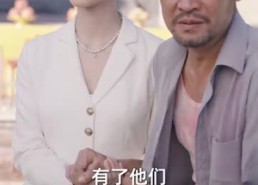 【半块月饼】61集短剧全集免费视看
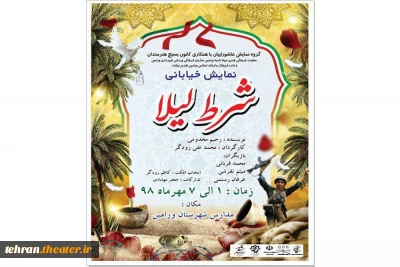 به بهانه هفته دفاع مقدس

نمایش خیابانی«شرط لیلا» در ورامین اجرا شد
☆ ☆ ☆ ☆ ☆ ☆ ☆
### EXERCISE DETAILS
Return each line of the material exactly as written; exclude the pictures.

### ANSWER FOR THE TASK
 【半块月饼】61集短剧全集免费视看
 به بهانه هفته دفاع مقدس

نمایش خیابانی«شرط لیلا» در ورامین اجرا شد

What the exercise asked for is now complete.